Exodus 16:4-5 (NIV) 4Then the LORD said to Moses, “I will rain down bread from heaven for you. The people are to go out each day and gather enough for that day. In this way I will test them and see whether they will follow my instructions. 5On the sixth day they are to prepare what they bring in, and that is to be twice as much as they gather on the other days.”
John 6:31-35 (NIV) 31Our ancestors ate the manna in the wilderness; as it is written: ‘He gave them bread from heaven to eat.’” 32Jesus said to them, “Very truly I tell you, it is not Moses who has given you the bread from heaven, but it is my Father who gives you the true bread from heaven. 33For the bread of God is the bread that comes down from heaven and gives life to the world.” 34“Sir,” they said, “always give us this bread.” 35Then Jesus declared, “I am the bread of life. Whoever comes to me will never go hungry, and whoever believes in me will never be thirsty.

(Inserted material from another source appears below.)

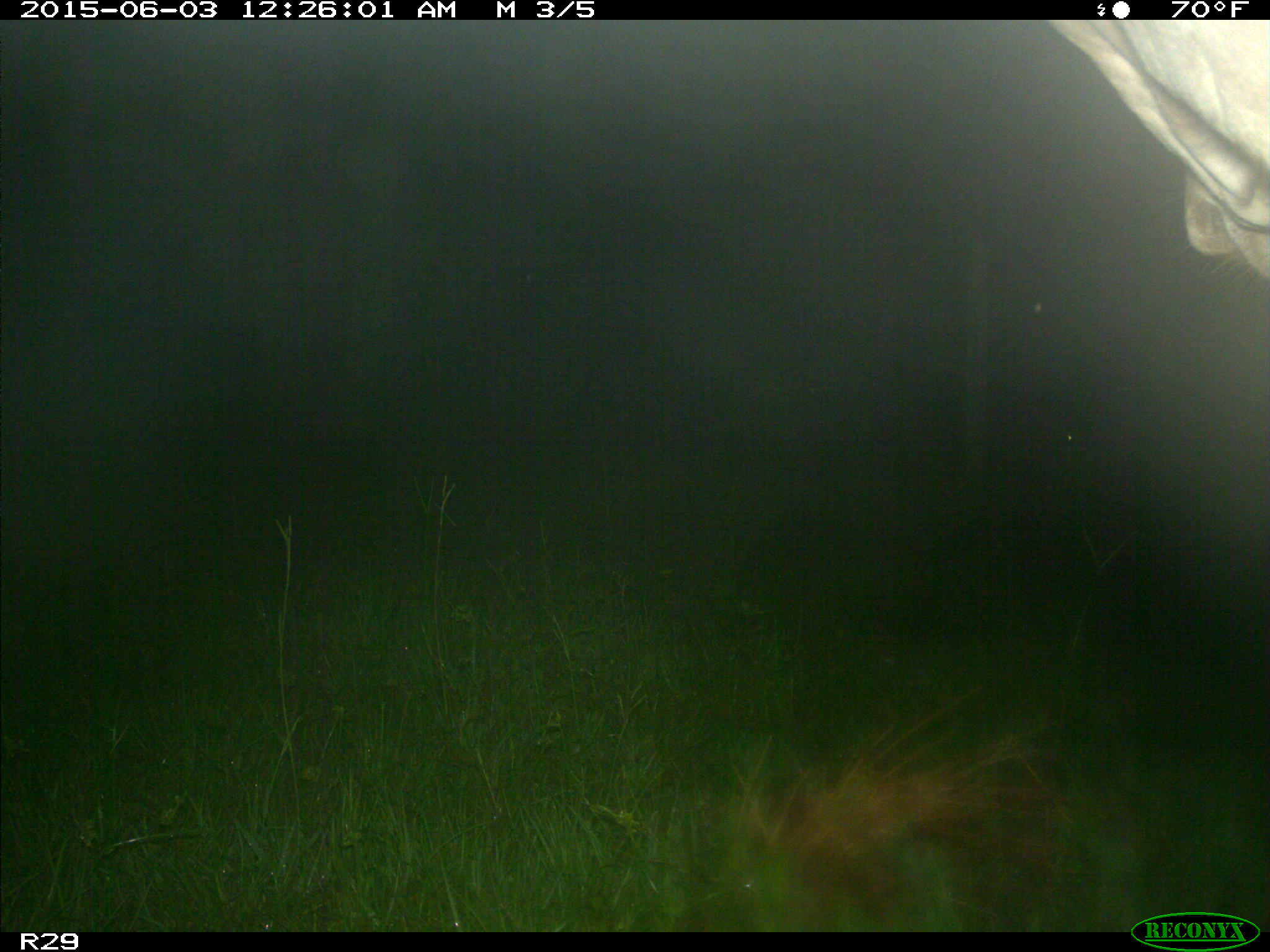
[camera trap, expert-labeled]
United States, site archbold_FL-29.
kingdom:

Bread plays an important role throughout Scripture. The Israelites ate unleavened bread at the first Passover in Egypt and then survived 40 years in the desert eating bread from heaven. Bread featured prominently in the worship rituals in the tabernacle and later, in the temple at Jerusalem. Jesus performed miracles with bread, taught about bread, described Himself as the Bread of Life, and instructed His followers to eat bread to remember Him. Bread forms a central part of the everyday routine of most cultures around the world and God clearly wants to use bread to teach us something about Himself.

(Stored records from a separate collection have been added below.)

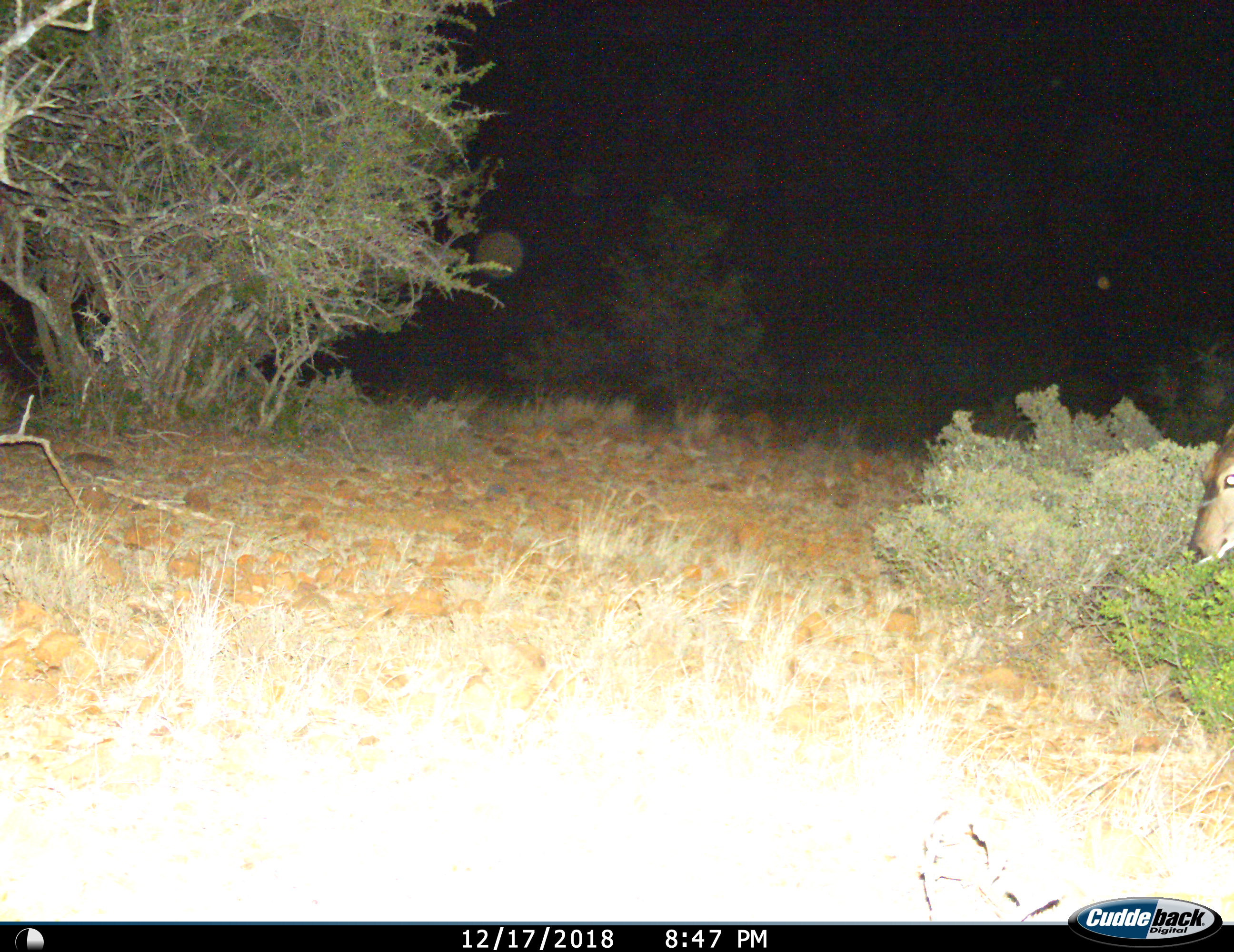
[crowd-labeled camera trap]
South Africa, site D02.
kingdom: Animalia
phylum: Chordata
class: Mammalia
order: Artiodactyla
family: Bovidae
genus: Tragelaphus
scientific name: Tragelaphus strepsiceros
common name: greater kudu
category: kudu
Kudu (greater kudu) (Tragelaphus strepsiceros), count 1. Behavior (volunteer vote fractions): standing 71%, resting 0%, moving 29%, interacting 0%. Young present (vote fraction): 0%. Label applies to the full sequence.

Several timeless truths emerge from today’s passages. First, God, and God alone, satisfies our deepest hungers. The Israelites’ predicament was obvious: without bread, they would all starve. Similarly, the starvation of the human soul is apparent in our world. Without bread from heaven, we starve for meaning and purpose. And we anxiously fill our lives in an attempt to either distract us or to numb these spiritual hunger pains.
Second, Jesus exhorts us to look beyond our physical desires and identify our true hunger. Those conversing with Jesus in John 6:25-40 are fixated on their fleeting, temporary desires (as humans tend to be). Having just witnessed Jesus miraculously feed a crowd of more than 4,000, they search for Him, not to understand who He is and where His power comes from, but simply to get another meal.
So how does God satisfy our spiritual hunger? Just like the Israelites 3,500 years ago, to prevent spiritual starvation, we must come to Jesus daily, in faith, to receive the life that comes from heaven. Notice how God tested the Israelites’ faith by seeing if they trusted Him enough to provide new bread every day. Similarly, God does not force you to believe in Jesus but gives you the opportunity to daily have your deepest longings satisfied in Him.
Spend some time reflecting about what it means for Jesus to be your Bread of Life. How does your spiritual hunger for the life found in Him compare to the physical hunger you sometimes feel? When someone wants to improve their diet, a key to sustaining healthy eating is integrating healthy food choices into their daily routine. What spiritual “eating habit” (spiritual discipline or practice) do you need to prioritize to improve the quality of your spiritual diet? Consider fasting for a meal (or more) in the next few days to emphasize that you do not “live on bread alone, but on every word that comes from the mouth of God.”
Memory Verse: Matthew 4:4 (NIV)
“Jesus answered, “It is written: ‘Man shall not live on bread alone, but on every word that comes from the mouth of God.’”
This week’s application involves two family activities. First, eat a meal as a family today and take some time at the beginning of the meal (or while you eat) to talk about the importance of the quality of both your physical and spiritual diets. Explain how taking a bite of food can remind you of how Jesus sustains our souls and also of the importance of “feeding” on the Bread of Life. Using everyday rituals to remind us of Jesus is an excellent way to focus on Him daily. As you pray for the meal, give thanks for both the food on the table as well as the spiritual food that God gives to all who believe in Him. Second, find a time this holiday season to invite someone else to share a meal with your family. Try to think of someone who may not be surrounded by family and friends during the holidays. You may even consider inviting that individual or family to join your own family’s Christmas dinner.